━━━━━ TASK MATERIAL
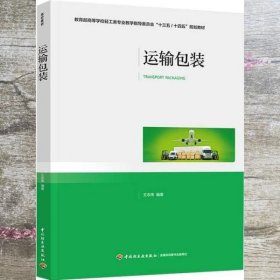 运输包装（教育部高等学校轻工类专业教学指导委员会“十三五/十四五”规划教材）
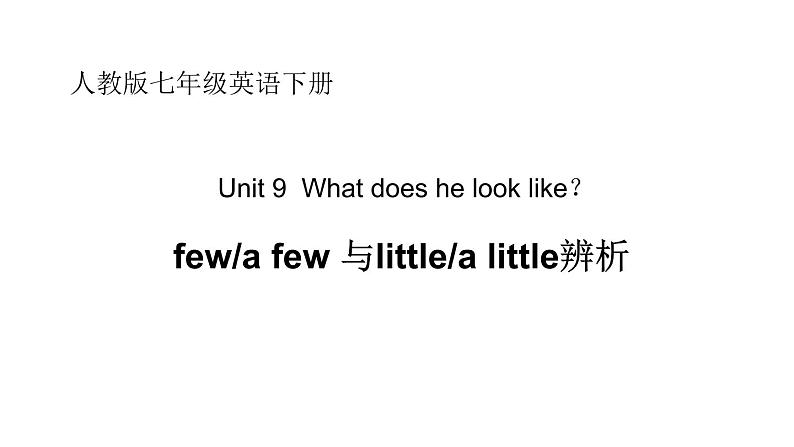 Unit 9  fewa few 与littlea little辨析 Section B  Writing  2021-2022学年人教版英语七年级下册课件PPT01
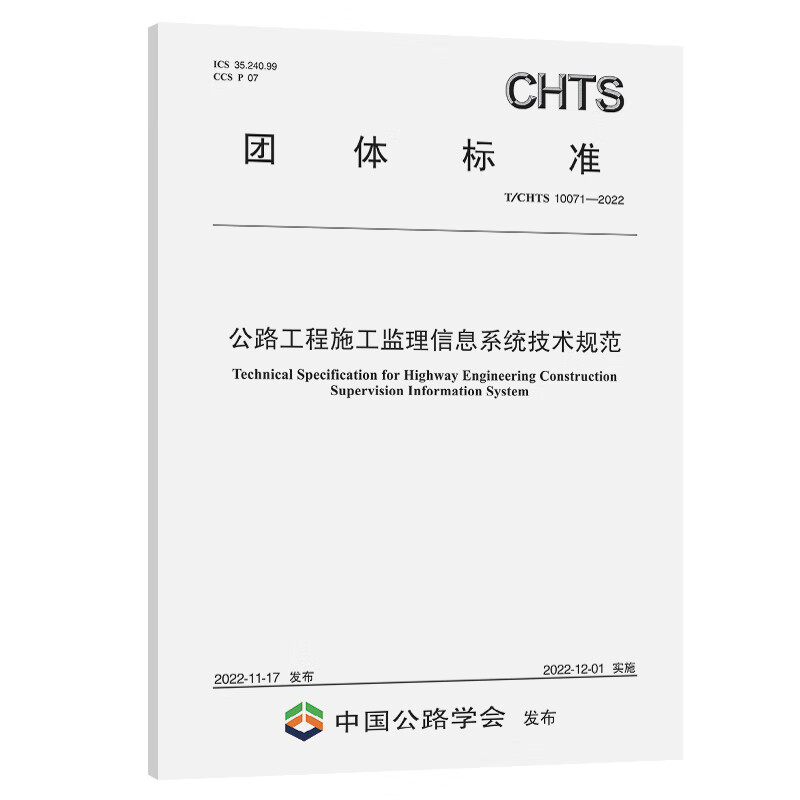 公路工程施工监理信息系统技术规范（T/CHTS 10071-2022）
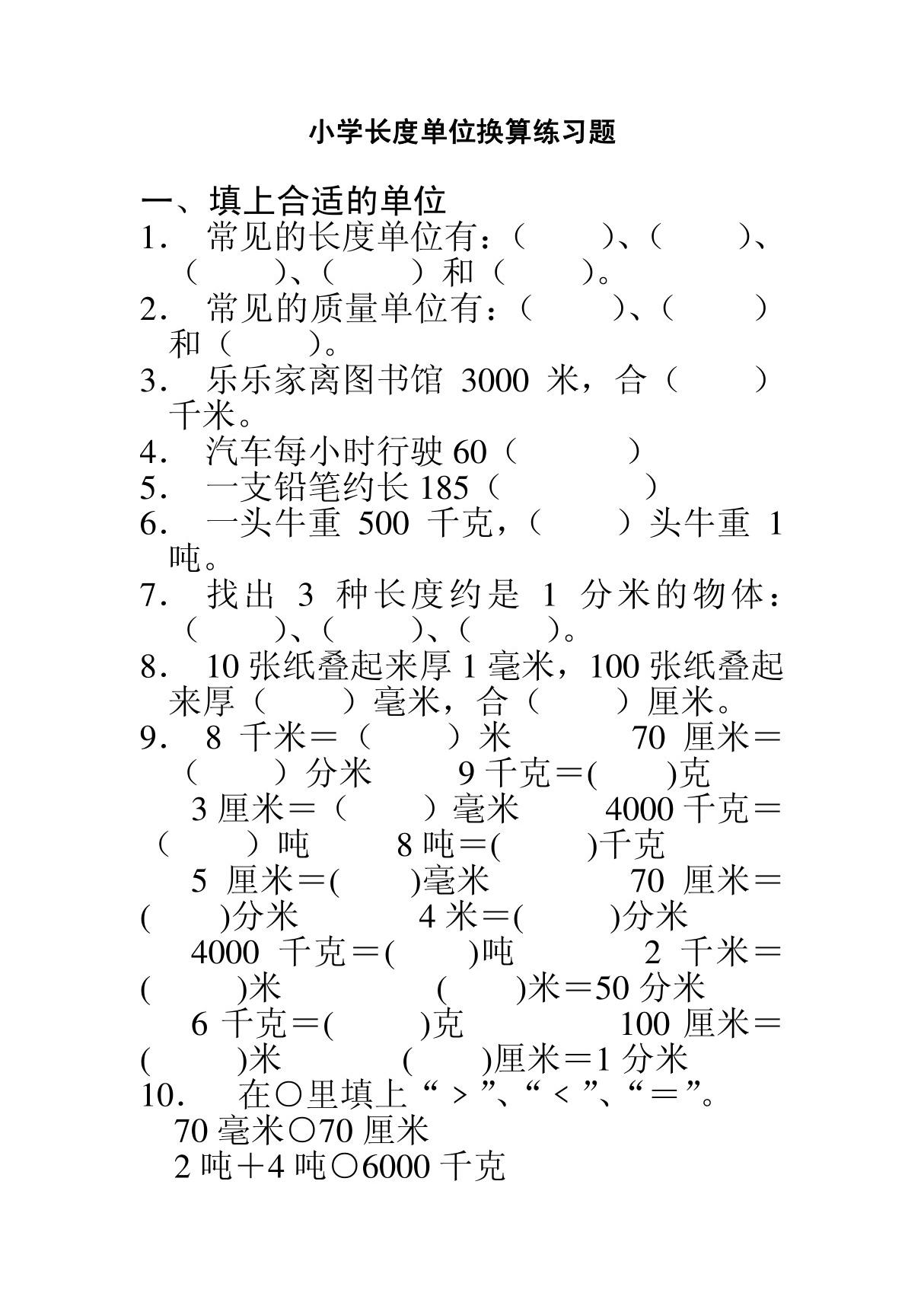 小学三年级数学长度单位练习题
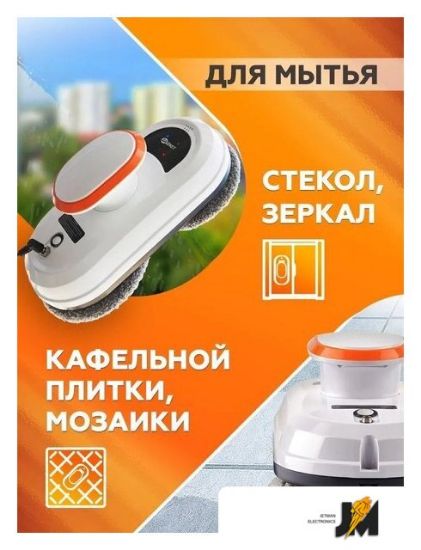 https://ext.dataimgstore.com/content/5/images/3130026/1/32/86/2758632/5jEGPXLD4K.jpg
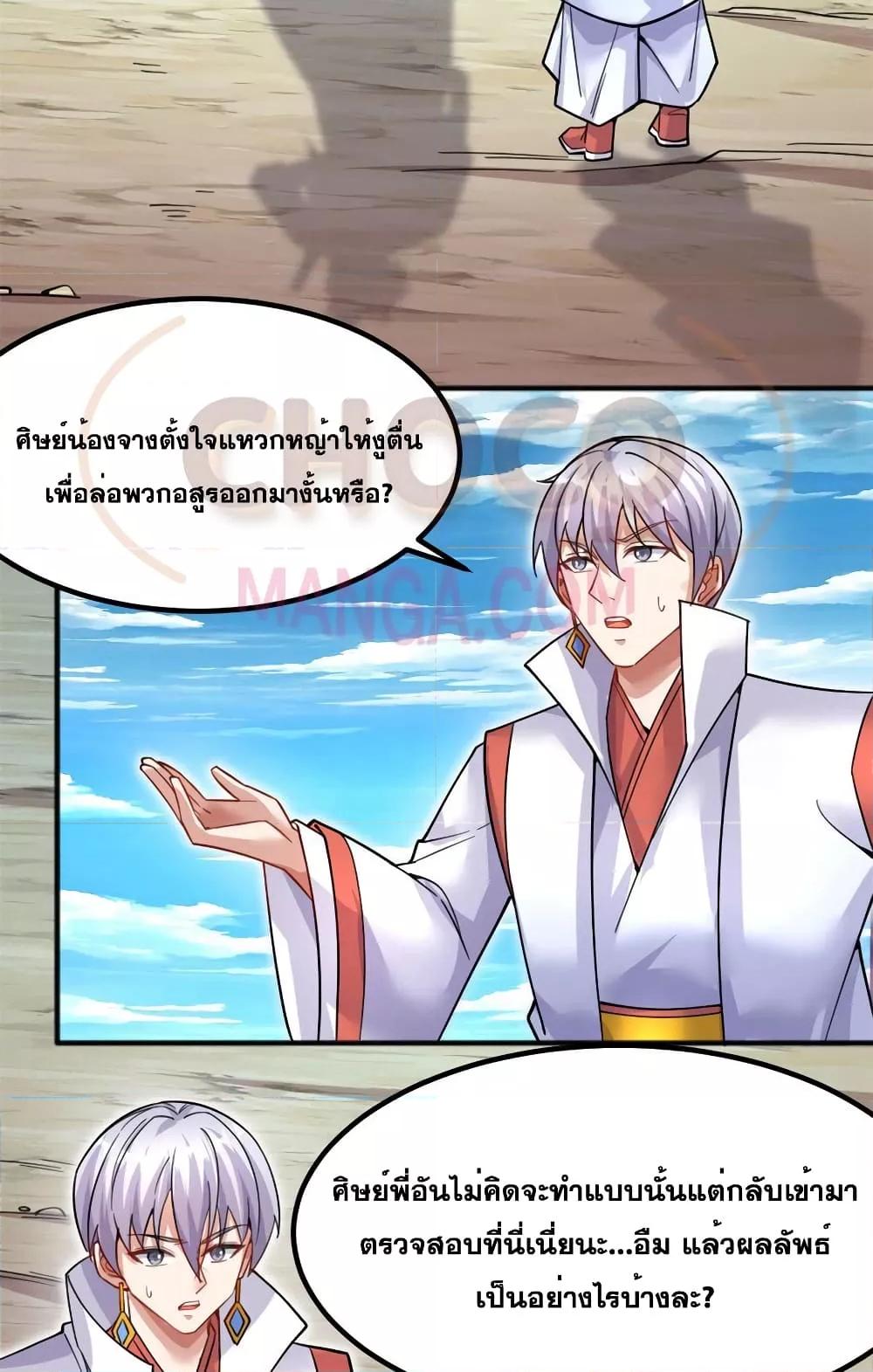 Manga-lc-com อ่านมังงะ อ่านการ์ตูน ออนไลน์ ฟรี ICanBecomeA ตอนที่ 1 2 3 4 5 6 7 8 9 10 11 12 13 14 ฟรี ไม่มีโฆษณา Manga-lc - อ่าน มังงะ อ่าน การ์ตูน ออนไลน์ อ่านมังงะ ฟรี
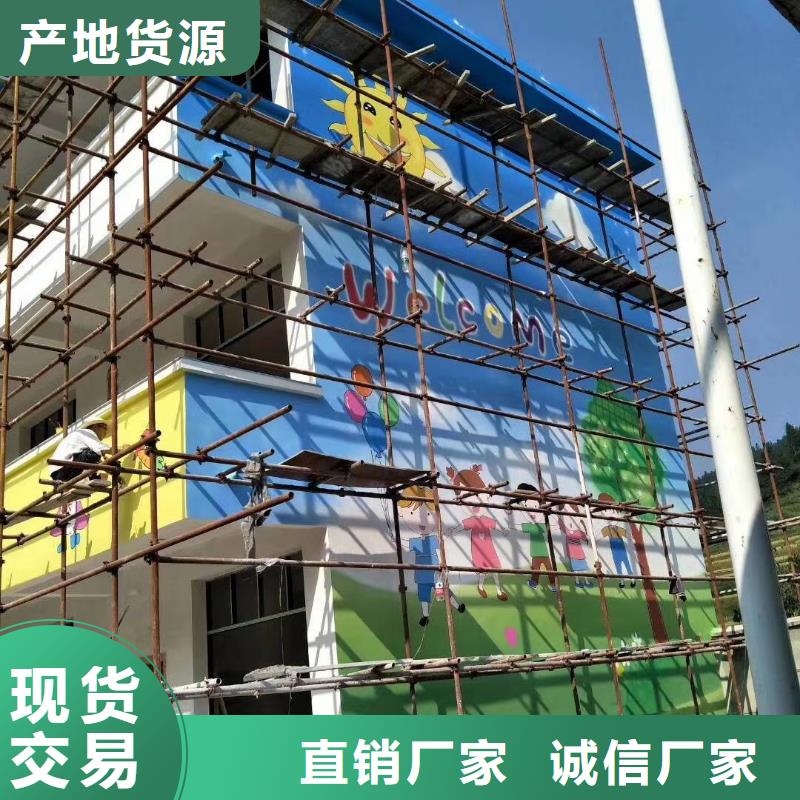 墙绘彩绘手绘墙画壁画墙体彩绘墙绘彩绘高质量高信誉当地厂家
━━━━━━━━━━
AIM OF THE EXERCISE: Could you write out every line of the listing above word for word, leaving out the pictures?

RESULT:
 运输包装（教育部高等学校轻工类专业教学指导委员会“十三五/十四五”规划教材）
 Unit 9  fewa few 与littlea little辨析 Section B  Writing  2021-2022学年人教版英语七年级下册课件PPT01
 公路工程施工监理信息系统技术规范（T/CHTS 10071-2022）
 小学三年级数学长度单位练习题
 https://ext.dataimgstore.com/content/5/images/3130026/1/32/86/2758632/5jEGPXLD4K.jpg
 Manga-lc-com อ่านมังงะ อ่านการ์ตูน ออนไลน์ ฟรี ICanBecomeA ตอนที่ 1 2 3 4 5 6 7 8 9 10 11 12 13 14 ฟรี ไม่มีโฆษณา Manga-lc - อ่าน มังงะ อ่าน การ์ตูน ออนไลน์ อ่านมังงะ ฟรี
 墙绘彩绘手绘墙画壁画墙体彩绘墙绘彩绘高质量高信誉当地厂家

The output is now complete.